_課題文_
----

そして、環境の要因で体に悪影響を与えた要因を邪と言うと説明しました。
これを外の邪として、外邪といいます。
外因としての外邪ということです。
それに対して、体内の原因は、内因により発生したとして内邪と言います。
内邪は、風・寒・湿・燥・熱の五つになります。
風邪・寒邪・湿邪・燥邪・熱邪です。
これらを内から生まれた5つの邪として、内生五邪といいます。
外邪より1つ少なくなります。
外邪は6つをまとめて、六淫とよびます。
内因としての5つの邪を内生五邪、外因としての6つの邪を六淫と覚えてください。
もうお分かりかと思いますが、邪とは体が処理しきれない要素ということです。
体が健康であれば、処理できるはずのものが処理できず、余分なものとして体に悪影響を与えるということです。
ですから、内生五邪であれ、外邪六淫であれ、体の不調が原因ということになります。
体が強く、とても健康であれば、邪は発生しないということです。
邪が発生しないような健康法もありますので、それを行なうことで体の機能を補うこともできます。
寒邪に負けやすい人は、外は温かい服装にして、中は温かく温まるものを食すようにすればよいわけです。

----

_データセット_
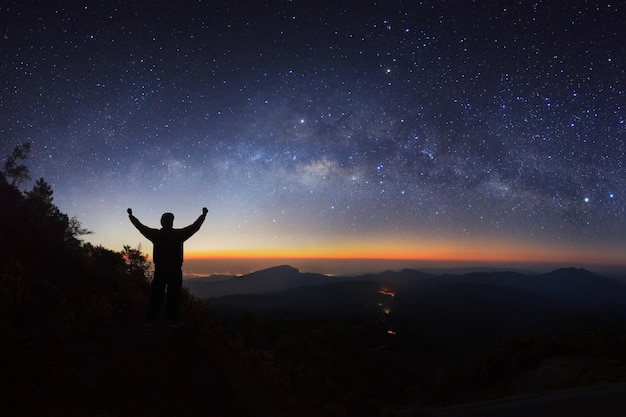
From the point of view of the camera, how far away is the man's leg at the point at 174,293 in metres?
6.98

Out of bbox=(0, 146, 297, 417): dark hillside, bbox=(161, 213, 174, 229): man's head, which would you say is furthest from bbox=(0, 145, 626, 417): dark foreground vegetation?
bbox=(161, 213, 174, 229): man's head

----

_課題の指示_
a - 外邪と内邪の文章のうち、「外邪より1つ少なくなります。」から「の機能を補うこともできます。」まで（両端を含む）を、「六淫」を「外生六邪」に置き換えて書き直せ。
b - 外邪と内邪の文章を、最後の文の後から書き継げ。
リストはこの課題には関わらない。

_各問の解答_
a -
外邪より1つ少なくなります。
外邪は6つをまとめて、外生六邪とよびます。
内因としての5つの邪を内生五邪、外因としての6つの邪を外生六邪と覚えてください。
もうお分かりかと思いますが、邪とは体が処理しきれない要素ということです。
体が健康であれば、処理できるはずのものが処理できず、余分なものとして体に悪影響を与えるということです。
ですから、内生五邪であれ、外邪外生六邪であれ、体の不調が原因ということになります。
体が強く、とても健康であれば、邪は発生しないということです。
邪が発生しないような健康法もありますので、それを行なうことで体の機能を補うこともできます。

b -
また、冷たいものを飲みすぎたり、雪山で裸になったりしてはいくら健康でもの寒邪に負けてしまいます。
鍼灸師は、患者がどのような邪に負けやすい体質なのかを判断し、邪を取り除き、邪に負けない体になるような治療をしなければなりません。
これを扶正袪邪といいます。
正しきを助け、邪を取り除くということです。
つまり、体の機能を助けることと、体に悪影響を与えているものを取り除くこと、この2つを行なうということです。
これを行なうには、体のどのような機能が低下し、どのような余分なものを取り除くべきなのかを判断しなければなりません。
それを行なうために、四診といわれる伝統鍼灸での診察法があります。
この四診は漢方薬処方でも使われているものです。